[Rows of scene-based questions]
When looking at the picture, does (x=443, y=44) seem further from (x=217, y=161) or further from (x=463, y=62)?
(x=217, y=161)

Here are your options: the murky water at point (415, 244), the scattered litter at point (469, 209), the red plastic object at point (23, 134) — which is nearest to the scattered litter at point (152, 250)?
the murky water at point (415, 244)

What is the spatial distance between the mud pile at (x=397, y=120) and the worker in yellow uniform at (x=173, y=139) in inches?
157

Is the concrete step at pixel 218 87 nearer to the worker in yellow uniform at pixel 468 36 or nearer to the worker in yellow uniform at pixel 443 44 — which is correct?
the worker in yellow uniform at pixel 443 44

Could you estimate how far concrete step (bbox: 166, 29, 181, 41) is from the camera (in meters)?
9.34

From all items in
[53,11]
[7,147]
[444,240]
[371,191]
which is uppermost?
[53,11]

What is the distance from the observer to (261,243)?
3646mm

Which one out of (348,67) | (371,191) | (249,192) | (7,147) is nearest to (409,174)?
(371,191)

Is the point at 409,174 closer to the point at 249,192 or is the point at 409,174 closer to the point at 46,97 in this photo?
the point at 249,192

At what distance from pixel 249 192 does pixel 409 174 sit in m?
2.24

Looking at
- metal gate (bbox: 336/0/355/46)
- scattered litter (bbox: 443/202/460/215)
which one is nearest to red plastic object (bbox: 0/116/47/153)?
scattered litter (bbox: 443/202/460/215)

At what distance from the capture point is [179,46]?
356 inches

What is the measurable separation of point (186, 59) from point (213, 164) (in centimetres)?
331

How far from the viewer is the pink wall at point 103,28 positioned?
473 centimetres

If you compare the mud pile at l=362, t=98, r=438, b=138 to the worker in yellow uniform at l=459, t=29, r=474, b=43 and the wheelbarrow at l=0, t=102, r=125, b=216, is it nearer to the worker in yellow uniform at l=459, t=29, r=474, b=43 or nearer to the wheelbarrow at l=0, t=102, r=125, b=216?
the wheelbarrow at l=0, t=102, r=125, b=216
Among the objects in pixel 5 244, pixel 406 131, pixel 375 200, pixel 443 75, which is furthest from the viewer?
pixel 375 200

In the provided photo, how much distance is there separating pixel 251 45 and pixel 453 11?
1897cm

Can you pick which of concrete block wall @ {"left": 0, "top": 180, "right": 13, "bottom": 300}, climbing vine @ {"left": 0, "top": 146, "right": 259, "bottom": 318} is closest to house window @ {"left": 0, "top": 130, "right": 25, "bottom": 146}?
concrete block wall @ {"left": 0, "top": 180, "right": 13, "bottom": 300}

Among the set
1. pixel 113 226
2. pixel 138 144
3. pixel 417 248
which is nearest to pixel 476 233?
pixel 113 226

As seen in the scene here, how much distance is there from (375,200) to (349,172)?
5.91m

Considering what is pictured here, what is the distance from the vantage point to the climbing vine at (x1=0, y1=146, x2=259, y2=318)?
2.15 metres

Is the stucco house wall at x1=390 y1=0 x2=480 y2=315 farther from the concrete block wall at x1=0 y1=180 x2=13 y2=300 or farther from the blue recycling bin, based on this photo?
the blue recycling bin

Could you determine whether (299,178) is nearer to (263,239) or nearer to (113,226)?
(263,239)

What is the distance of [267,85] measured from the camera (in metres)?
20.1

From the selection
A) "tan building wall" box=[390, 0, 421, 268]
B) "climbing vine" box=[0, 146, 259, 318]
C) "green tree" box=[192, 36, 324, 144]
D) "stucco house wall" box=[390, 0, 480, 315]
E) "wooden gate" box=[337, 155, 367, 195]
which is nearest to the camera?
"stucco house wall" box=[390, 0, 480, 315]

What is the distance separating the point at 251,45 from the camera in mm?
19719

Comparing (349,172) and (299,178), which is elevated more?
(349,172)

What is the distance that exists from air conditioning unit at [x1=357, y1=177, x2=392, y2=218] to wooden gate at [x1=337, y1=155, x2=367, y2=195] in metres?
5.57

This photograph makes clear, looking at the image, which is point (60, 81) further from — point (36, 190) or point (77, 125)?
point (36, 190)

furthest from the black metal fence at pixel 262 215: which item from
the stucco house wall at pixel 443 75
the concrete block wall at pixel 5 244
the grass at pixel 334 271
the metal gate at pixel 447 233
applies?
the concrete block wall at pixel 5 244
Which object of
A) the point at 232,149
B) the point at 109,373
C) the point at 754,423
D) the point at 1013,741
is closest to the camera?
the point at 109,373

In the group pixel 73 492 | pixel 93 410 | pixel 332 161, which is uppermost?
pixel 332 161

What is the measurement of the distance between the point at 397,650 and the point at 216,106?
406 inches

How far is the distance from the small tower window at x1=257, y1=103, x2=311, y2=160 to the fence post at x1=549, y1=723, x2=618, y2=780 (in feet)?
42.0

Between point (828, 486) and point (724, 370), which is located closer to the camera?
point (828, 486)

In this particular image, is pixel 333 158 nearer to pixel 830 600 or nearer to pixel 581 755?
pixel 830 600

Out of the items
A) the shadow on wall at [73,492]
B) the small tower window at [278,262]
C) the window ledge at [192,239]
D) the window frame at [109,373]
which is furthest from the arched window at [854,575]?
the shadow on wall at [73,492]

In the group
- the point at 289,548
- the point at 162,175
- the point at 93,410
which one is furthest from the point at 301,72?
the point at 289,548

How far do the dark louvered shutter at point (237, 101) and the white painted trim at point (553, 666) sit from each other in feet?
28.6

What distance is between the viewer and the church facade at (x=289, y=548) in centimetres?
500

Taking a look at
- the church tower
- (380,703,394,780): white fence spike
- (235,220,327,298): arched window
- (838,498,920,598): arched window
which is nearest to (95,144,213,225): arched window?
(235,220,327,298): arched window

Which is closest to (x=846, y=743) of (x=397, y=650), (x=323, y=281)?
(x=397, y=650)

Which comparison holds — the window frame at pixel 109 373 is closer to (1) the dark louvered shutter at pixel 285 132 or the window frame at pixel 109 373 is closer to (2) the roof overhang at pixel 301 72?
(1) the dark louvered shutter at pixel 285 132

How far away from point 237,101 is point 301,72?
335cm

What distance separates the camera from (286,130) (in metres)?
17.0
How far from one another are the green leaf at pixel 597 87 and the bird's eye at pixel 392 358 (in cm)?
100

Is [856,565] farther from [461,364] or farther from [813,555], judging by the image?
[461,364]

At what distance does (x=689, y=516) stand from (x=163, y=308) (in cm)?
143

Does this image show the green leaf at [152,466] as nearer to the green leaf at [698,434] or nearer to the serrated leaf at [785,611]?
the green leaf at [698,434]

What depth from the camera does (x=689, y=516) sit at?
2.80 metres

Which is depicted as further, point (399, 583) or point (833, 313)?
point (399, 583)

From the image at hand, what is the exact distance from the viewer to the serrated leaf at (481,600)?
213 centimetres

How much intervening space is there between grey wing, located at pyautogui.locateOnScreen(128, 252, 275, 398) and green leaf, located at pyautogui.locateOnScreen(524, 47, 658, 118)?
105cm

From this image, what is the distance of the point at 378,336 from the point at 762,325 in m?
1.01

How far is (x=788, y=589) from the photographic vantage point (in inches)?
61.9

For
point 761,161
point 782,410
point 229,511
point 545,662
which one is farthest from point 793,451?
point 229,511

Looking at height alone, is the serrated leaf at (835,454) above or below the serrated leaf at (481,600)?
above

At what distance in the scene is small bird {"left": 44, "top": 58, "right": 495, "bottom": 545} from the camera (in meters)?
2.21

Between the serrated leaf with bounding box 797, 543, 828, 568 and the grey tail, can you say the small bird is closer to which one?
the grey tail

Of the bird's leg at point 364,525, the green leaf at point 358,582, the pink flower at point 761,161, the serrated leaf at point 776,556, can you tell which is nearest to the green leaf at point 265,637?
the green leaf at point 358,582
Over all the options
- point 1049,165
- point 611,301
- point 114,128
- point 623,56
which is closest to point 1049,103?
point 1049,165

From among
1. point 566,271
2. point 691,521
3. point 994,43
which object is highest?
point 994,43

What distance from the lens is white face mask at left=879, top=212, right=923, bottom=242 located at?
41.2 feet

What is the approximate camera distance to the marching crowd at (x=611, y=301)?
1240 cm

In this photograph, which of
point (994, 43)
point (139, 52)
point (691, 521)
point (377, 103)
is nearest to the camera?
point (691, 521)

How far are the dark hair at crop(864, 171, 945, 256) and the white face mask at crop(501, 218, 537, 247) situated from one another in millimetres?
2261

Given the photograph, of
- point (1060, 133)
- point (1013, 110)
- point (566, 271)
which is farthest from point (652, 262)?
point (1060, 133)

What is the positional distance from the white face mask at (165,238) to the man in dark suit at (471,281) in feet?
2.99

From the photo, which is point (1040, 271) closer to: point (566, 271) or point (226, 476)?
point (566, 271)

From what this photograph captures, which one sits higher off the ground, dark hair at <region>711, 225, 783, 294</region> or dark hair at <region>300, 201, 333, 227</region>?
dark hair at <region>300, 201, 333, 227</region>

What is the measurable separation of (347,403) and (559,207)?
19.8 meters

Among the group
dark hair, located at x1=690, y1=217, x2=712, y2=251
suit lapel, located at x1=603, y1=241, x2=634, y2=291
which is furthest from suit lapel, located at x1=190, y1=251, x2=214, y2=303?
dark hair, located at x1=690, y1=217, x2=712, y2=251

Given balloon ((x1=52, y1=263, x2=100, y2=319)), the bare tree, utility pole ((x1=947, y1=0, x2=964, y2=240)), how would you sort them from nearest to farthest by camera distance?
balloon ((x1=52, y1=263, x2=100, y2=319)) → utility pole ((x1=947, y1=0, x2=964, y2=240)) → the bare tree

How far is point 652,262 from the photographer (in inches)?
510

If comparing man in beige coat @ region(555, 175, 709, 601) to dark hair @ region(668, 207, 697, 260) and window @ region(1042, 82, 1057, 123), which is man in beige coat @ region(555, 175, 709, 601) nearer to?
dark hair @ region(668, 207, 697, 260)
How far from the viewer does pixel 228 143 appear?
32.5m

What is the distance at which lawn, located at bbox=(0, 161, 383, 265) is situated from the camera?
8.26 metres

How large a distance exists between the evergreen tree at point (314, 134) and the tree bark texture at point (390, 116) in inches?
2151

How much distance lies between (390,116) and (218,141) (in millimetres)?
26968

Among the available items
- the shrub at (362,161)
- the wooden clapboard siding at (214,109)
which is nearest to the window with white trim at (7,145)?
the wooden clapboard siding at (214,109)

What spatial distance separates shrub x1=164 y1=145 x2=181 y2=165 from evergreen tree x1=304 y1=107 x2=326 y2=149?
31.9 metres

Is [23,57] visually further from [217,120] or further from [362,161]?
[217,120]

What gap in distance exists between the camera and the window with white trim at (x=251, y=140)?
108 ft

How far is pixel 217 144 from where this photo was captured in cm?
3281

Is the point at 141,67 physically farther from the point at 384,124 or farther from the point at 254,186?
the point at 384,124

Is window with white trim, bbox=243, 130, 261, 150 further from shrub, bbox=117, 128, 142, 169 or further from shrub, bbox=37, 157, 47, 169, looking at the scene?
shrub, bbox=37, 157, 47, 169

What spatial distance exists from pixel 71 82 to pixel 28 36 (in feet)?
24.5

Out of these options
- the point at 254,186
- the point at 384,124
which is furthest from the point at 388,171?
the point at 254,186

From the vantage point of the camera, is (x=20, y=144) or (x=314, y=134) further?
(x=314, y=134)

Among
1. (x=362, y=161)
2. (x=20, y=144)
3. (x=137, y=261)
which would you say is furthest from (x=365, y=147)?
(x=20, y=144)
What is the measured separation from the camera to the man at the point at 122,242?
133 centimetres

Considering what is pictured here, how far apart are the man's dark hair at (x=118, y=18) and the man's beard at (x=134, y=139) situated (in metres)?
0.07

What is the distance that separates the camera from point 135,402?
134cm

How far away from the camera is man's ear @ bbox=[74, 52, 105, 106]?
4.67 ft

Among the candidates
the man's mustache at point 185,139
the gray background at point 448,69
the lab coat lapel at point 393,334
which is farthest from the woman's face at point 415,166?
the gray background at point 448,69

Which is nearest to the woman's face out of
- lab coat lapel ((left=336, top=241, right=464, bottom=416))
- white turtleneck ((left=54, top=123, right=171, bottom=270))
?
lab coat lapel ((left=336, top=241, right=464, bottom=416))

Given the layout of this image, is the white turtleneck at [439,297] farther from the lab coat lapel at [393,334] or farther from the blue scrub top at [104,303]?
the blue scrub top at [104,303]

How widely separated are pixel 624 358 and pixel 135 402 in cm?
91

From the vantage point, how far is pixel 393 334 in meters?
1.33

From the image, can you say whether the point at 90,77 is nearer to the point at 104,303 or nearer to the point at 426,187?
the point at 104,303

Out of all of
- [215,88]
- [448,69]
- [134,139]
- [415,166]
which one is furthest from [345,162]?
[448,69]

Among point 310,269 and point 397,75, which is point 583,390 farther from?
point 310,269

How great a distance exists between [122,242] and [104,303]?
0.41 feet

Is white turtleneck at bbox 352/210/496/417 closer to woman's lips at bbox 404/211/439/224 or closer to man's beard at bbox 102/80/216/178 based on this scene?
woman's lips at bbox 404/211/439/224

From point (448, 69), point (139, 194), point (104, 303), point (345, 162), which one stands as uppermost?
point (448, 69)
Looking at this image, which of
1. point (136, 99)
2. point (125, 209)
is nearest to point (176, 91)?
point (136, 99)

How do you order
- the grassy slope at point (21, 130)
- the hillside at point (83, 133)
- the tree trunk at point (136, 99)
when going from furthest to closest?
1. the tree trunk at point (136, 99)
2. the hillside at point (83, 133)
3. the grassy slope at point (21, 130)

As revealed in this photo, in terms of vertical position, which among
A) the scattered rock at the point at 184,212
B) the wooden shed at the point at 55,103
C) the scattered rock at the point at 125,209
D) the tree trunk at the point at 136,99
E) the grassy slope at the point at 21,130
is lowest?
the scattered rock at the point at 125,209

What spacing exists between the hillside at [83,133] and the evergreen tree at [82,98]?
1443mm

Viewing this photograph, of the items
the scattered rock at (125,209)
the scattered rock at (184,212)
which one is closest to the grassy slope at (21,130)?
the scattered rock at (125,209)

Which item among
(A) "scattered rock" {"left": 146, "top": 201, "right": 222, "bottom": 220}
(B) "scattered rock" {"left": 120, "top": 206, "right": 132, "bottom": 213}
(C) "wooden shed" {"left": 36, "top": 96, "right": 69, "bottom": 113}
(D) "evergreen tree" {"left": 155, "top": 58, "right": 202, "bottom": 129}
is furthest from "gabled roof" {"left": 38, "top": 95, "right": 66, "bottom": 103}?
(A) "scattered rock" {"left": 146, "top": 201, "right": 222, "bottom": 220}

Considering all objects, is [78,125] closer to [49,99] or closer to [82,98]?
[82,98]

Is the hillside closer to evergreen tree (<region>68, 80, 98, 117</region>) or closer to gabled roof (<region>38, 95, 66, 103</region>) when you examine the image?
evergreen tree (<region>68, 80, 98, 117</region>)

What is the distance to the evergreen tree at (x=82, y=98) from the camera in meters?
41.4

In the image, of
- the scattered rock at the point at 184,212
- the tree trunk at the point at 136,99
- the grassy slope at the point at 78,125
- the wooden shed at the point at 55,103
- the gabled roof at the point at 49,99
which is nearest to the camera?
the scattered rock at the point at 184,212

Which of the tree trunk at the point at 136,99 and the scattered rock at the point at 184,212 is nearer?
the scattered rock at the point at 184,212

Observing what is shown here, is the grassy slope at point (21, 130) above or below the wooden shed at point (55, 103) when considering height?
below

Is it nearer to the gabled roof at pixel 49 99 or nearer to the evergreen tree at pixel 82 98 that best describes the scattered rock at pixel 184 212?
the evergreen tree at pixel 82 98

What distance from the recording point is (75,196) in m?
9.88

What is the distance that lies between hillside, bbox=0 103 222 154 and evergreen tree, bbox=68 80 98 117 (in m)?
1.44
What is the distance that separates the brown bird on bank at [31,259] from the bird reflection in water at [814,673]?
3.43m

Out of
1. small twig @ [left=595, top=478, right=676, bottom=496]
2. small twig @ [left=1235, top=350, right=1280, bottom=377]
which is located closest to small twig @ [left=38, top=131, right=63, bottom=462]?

What you are asked to do: Revise the rows from the line with "At what distance does" up to and including the line with "2.80 metres", swapping "serrated leaf" for "jagged leaf" and leaving everything else as it is.

Task result:
At what distance does (x=689, y=516) stand from (x=163, y=308) (in cm)?
143

Does this image show the green leaf at [152,466] as nearer to the green leaf at [698,434] or nearer to the jagged leaf at [785,611]?
the green leaf at [698,434]

What depth from the camera does (x=689, y=516) sit at?
2.80 metres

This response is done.